> Exercises:
A) Please quote the stretch of the Java generics discussion from "Ok, sure, but" through "and Dictionary<TKey, TValue>).".
B) In the Java generics discussion, which generic collections does new C# code use?

> Provided passage:
++++++++

1. We must make the existing ArrayList become a generic type. 2. If Java’s generic system was reified, that would be a backwards incompatible change. 3. Therefore reified generics are not possible to implement in a backwards compatible way.

Ok, sure, but if you instead a new generic collection types and leave the old ones alone, you don’t have to worry about breaking existing compiled code.

This comment about C# suggests a lack of familiarity with the approach C# took:

> C# made the opposite choice — to update their VM, and invalidate their existing libraries and all the user code that dependend on it.

All of the pre-generic C# libraries continue to exist to this day (ArrayList, HashTable, and the non-generic IEnumerable). Applications that used them never stopped working. New code uses the generic collections (List<T> and Dictionary<TKey, TValue>).

Anyways, I think the costs that Java is currently paying for non-reified generics (reflection, performance, and type safety mentioned in the article) is not worth the backwards comparability with the 20 year old J2SE 1.4. The price C# pays for making a backwards incompatible generics (mostly some minor annoyance when designing a collection class implementing IEnumerable) is worth it at this point.

P.S. ok, I do admit that C# forking the collection library is still causing ongoing maintenance work 18 years later: https://github.com/dotnet/winforms/pull/8673

Java generics has got to be the least bang for the most buck in the entire history of programming languages.

Turning the once clear API documentation of the entire standard library into an incomprehensible mess, for what? So you can avoid casting when getting something out of a collection?

So no, absolutely not. Enough with generics. It was a mistake in the first place. Don't dig any deeper in that hole.

++++++++

> Given data:
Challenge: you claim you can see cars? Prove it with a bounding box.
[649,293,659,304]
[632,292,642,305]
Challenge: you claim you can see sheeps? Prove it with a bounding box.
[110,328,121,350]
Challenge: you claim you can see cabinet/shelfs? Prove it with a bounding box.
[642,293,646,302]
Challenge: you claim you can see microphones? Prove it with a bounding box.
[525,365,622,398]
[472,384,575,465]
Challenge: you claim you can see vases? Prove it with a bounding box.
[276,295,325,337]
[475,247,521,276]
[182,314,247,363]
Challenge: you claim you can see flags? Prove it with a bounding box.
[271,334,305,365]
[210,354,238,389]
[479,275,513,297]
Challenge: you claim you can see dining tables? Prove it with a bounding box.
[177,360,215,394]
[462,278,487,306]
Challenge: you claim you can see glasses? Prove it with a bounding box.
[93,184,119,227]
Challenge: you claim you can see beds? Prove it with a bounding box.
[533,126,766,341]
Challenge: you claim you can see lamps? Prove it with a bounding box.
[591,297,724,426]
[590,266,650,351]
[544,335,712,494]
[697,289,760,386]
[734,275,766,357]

++++++++

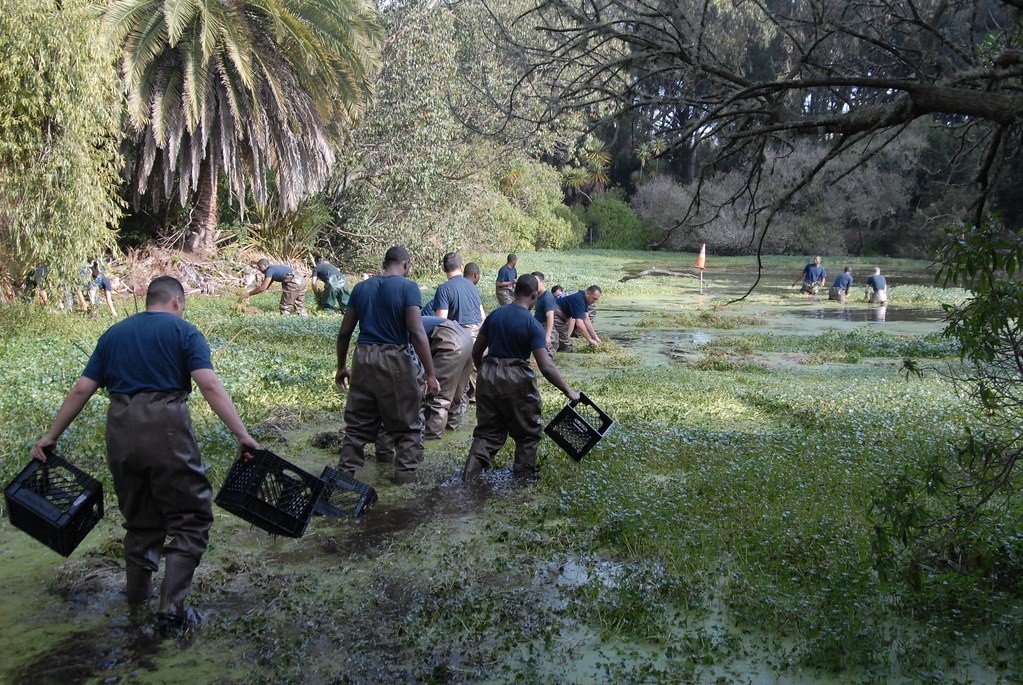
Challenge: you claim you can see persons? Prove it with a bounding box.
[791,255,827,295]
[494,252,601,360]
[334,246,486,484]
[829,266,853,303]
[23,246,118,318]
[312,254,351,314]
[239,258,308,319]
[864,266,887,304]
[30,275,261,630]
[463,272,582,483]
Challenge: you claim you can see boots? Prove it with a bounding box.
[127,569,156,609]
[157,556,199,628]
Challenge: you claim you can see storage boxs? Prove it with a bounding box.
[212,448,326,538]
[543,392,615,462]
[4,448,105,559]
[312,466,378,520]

++++++++

> Set of answers:
A)
Ok, sure, but if you instead a new generic collection types and leave the old ones alone, you don’t have to worry about breaking existing compiled code.

This comment about C# suggests a lack of familiarity with the approach C# took:

> C# made the opposite choice — to update their VM, and invalidate their existing libraries and all the user code that dependend on it.

All of the pre-generic C# libraries continue to exist to this day (ArrayList, HashTable, and the non-generic IEnumerable). Applications that used them never stopped working. New code uses the generic collections (List<T> and Dictionary<TKey, TValue>).

B) List<T> and Dictionary<TKey, TValue>.